Real Madrid is the biggest football club in the world. Why stop there?
Real Madrid is the most famous sporting club of any kind on the planet.
All well and good and very attractive for an ambitious soccer coach but unfortunately for Carlos, above and beyond everything, Real is a massive circus - bigger than Boswell-Wilkie and Cirque du Soleil rolled into one.
It would be more appropriate if the team were called Unreal or Surreal Madrid because what goes on there has no connection with fiscal or even footballing reality and the club treats its coaches in a way that will make Carlos pine for the sanity, coherence, dignity and good sense of his former bosses at Safa.
Thinking of which, I can't quite make up my mind as to whether we should be praising Safa for its perspicacity in employing the then largely unknown Queiroz as Bafana Bafana coach or damning it for sacking him before any of us ever really worked out how to pronounce his name.
Much as it goes against the grain, I am tending towards cheering the local soccer mafia as I, for one, scoffed when his appointment was announced with much hype as to his abilities.
Their initial judgment has clearly been vindicated, however, and we may judge the subsequent mismanagement of the man.
At Madrid, Queiroz will learn that he is not a Manager or even a Coach in the conventional sense of the professional soccer world. He will not determine which players the club buys nor, in many instances, who starts.
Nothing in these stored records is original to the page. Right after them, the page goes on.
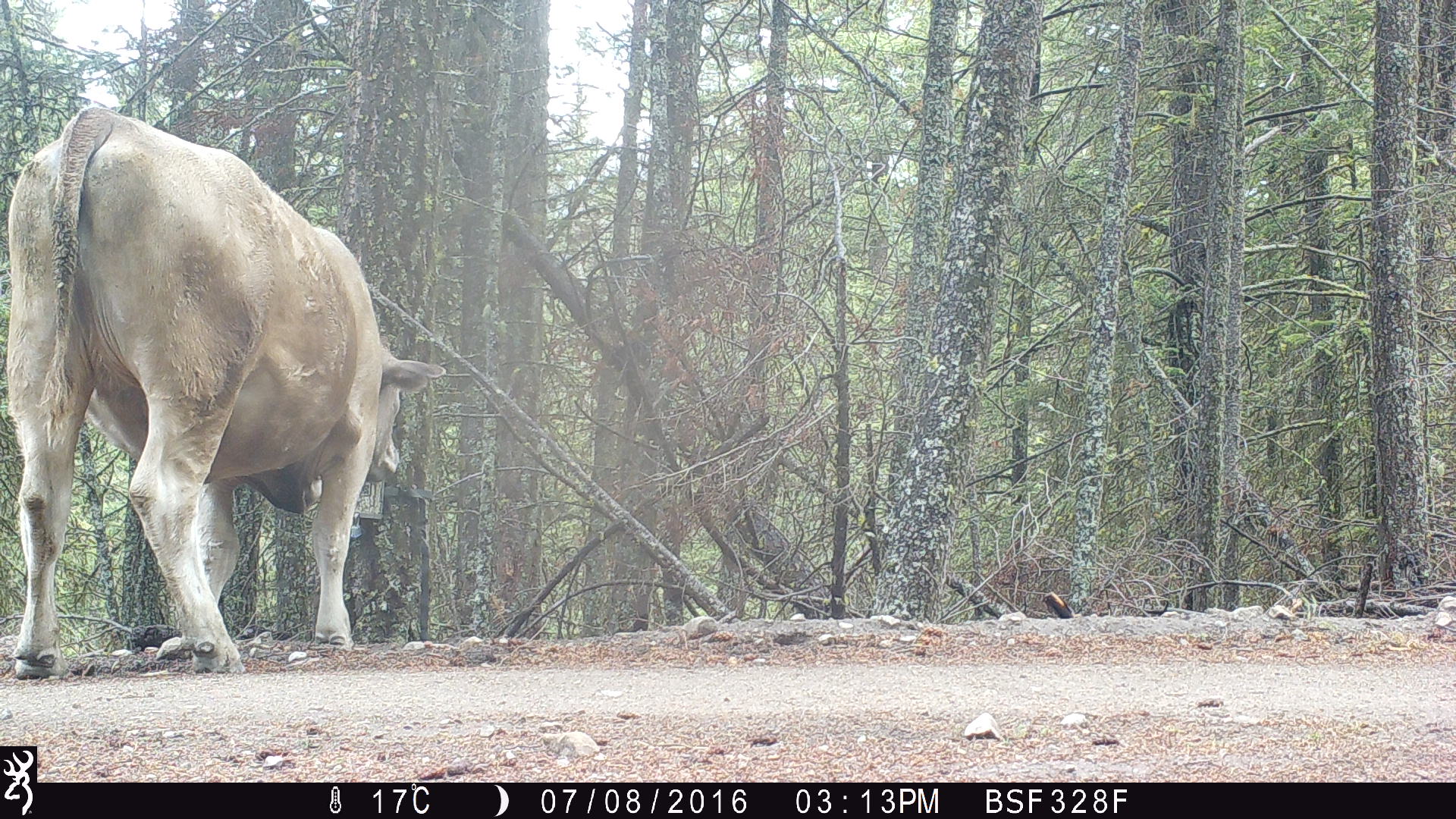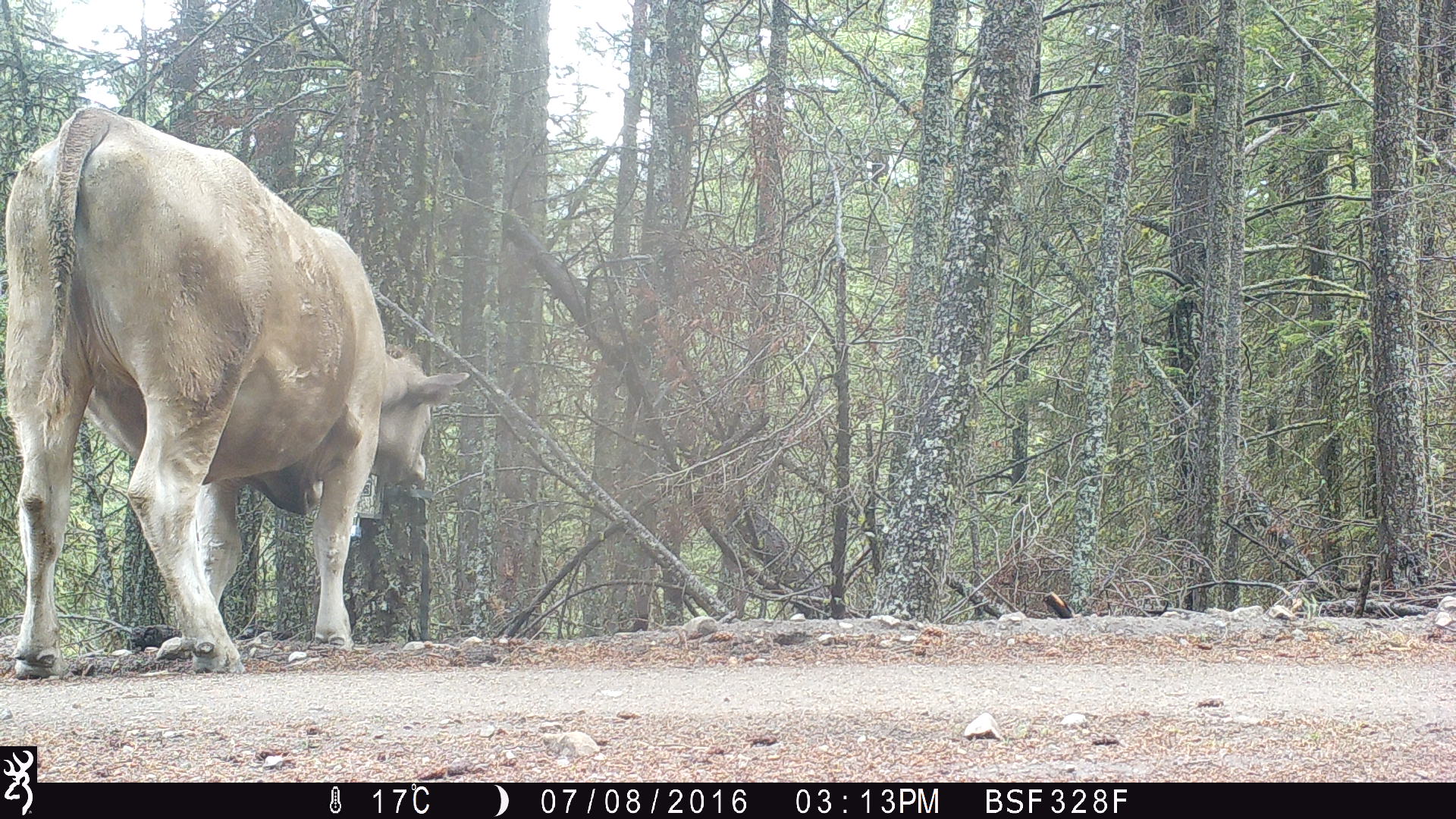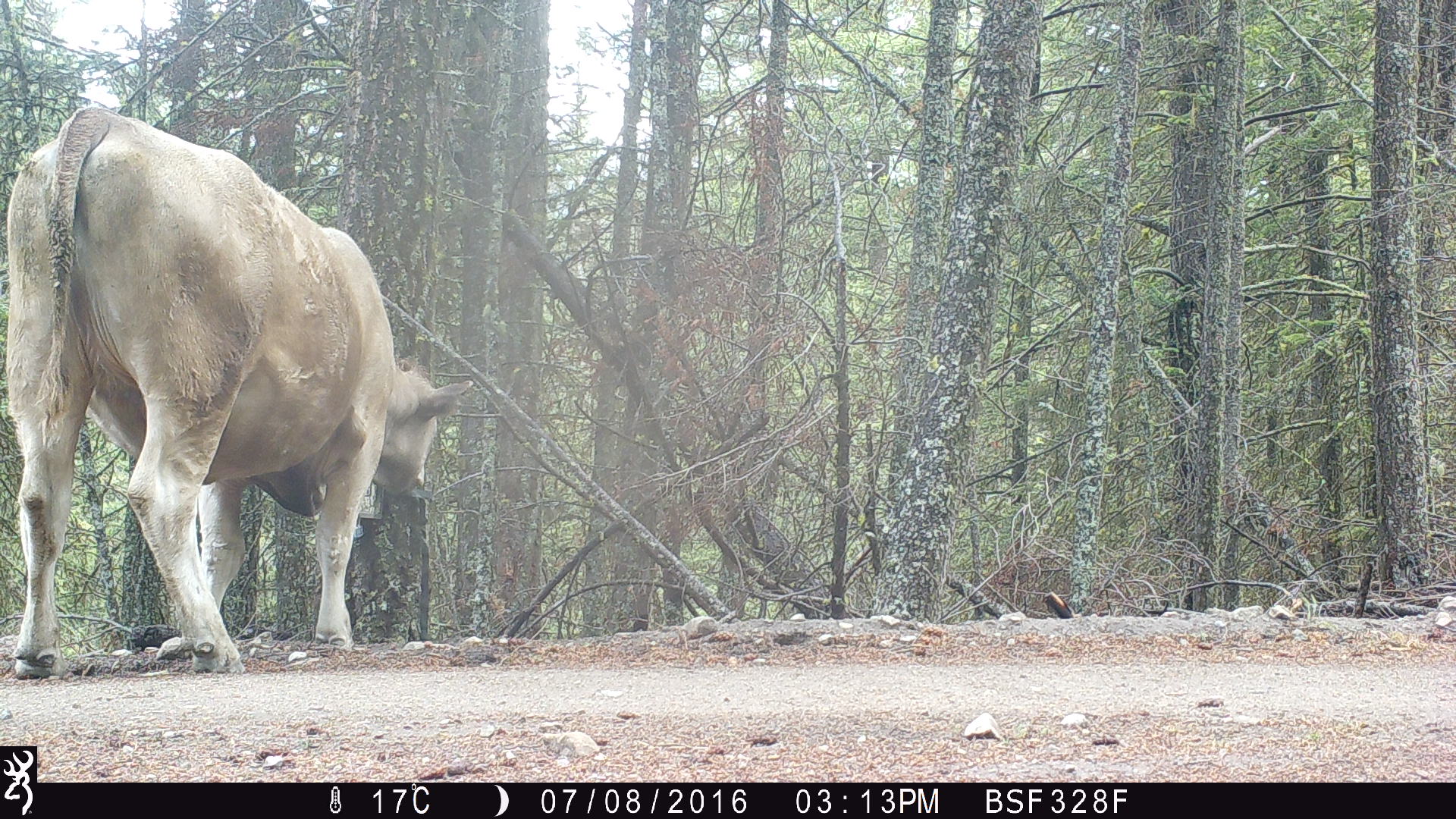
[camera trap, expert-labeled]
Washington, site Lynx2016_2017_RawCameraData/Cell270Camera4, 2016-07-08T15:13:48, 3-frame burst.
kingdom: Animalia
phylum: Chordata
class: Mammalia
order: Artiodactyla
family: Bovidae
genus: Bos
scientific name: Bos taurus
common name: domestic cattle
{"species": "domestic cattle (Bos taurus)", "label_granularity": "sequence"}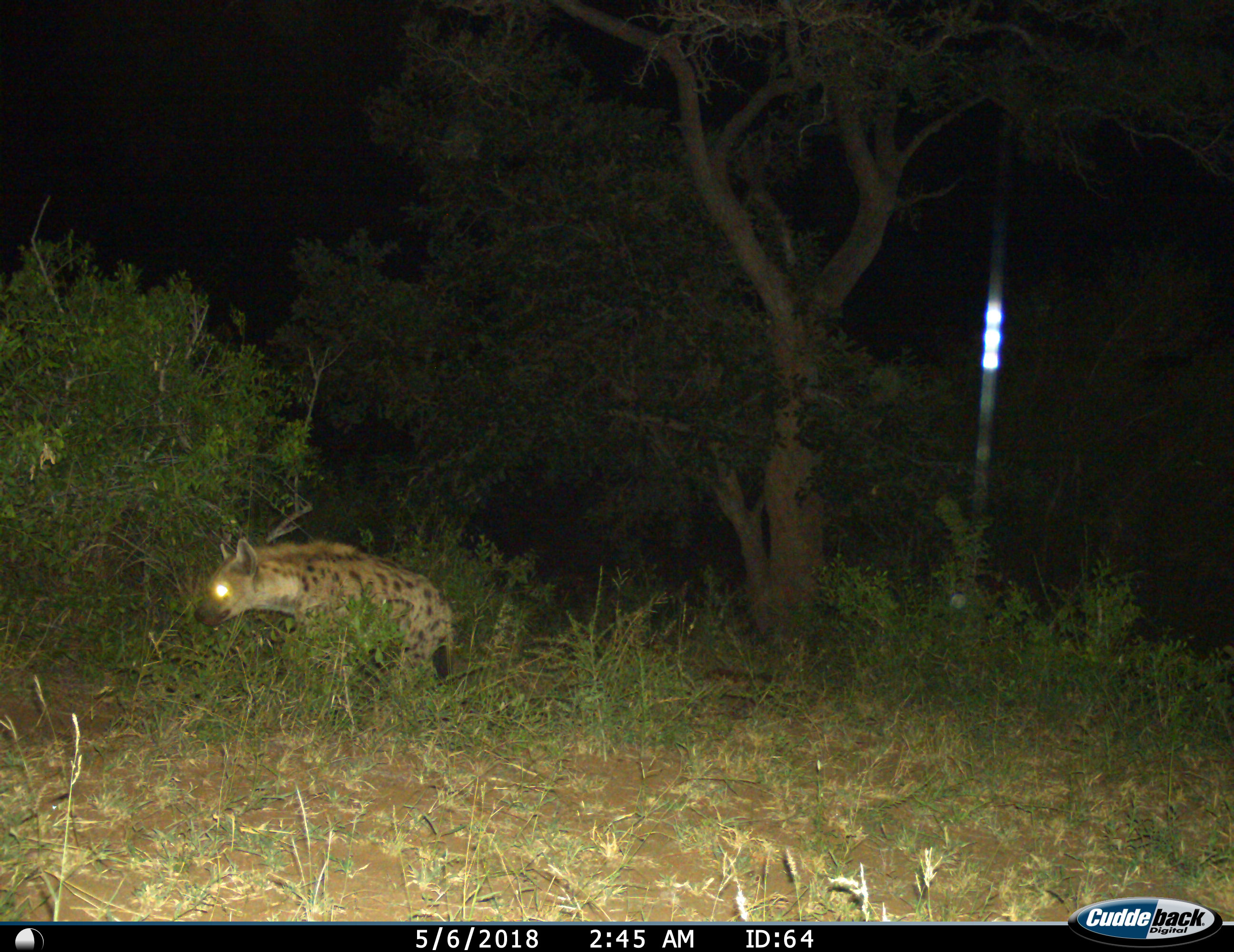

That role rests with the just about everyone in the Spanish capital except Queiroz - public opinion, club and national politics and the overwhelming need to outdo Barcelona will dictate everything.
He surely can't improve the skills of the world's finest players and he has no choice on the team's strategic approach because Real's almost oppressive traditions and their manic, scarf-waving fans in the Bernabeu Stadium demand all-out attack.
And even if you win things or even everything, as Queiroz's predecessor Vincente del Bosque did, you still get axed on the whim of a player's agent or the club president's hairdresser.
All of those issues and Beckham too.
It's an impossible task. Which explains why this most proud of sporting institutions is prepared to suffer the apparent indignity of appointing the Assistant Manager of one of their greatest commercial rivals.
Surely mighty Real should be after Ferguson rather than his relatively anonymous sidekick?
The reality of Real is that the coach is not in any sense "the boss" or "the gaffer" of English soccer mythology and he is entirely dispensable.
And when, inevitably, Carlos is chewed up and spat out he then can return to our shores as a man finally just-about-qualified to tackle the even more insane soccer task of coaching Kaizer Chiefs.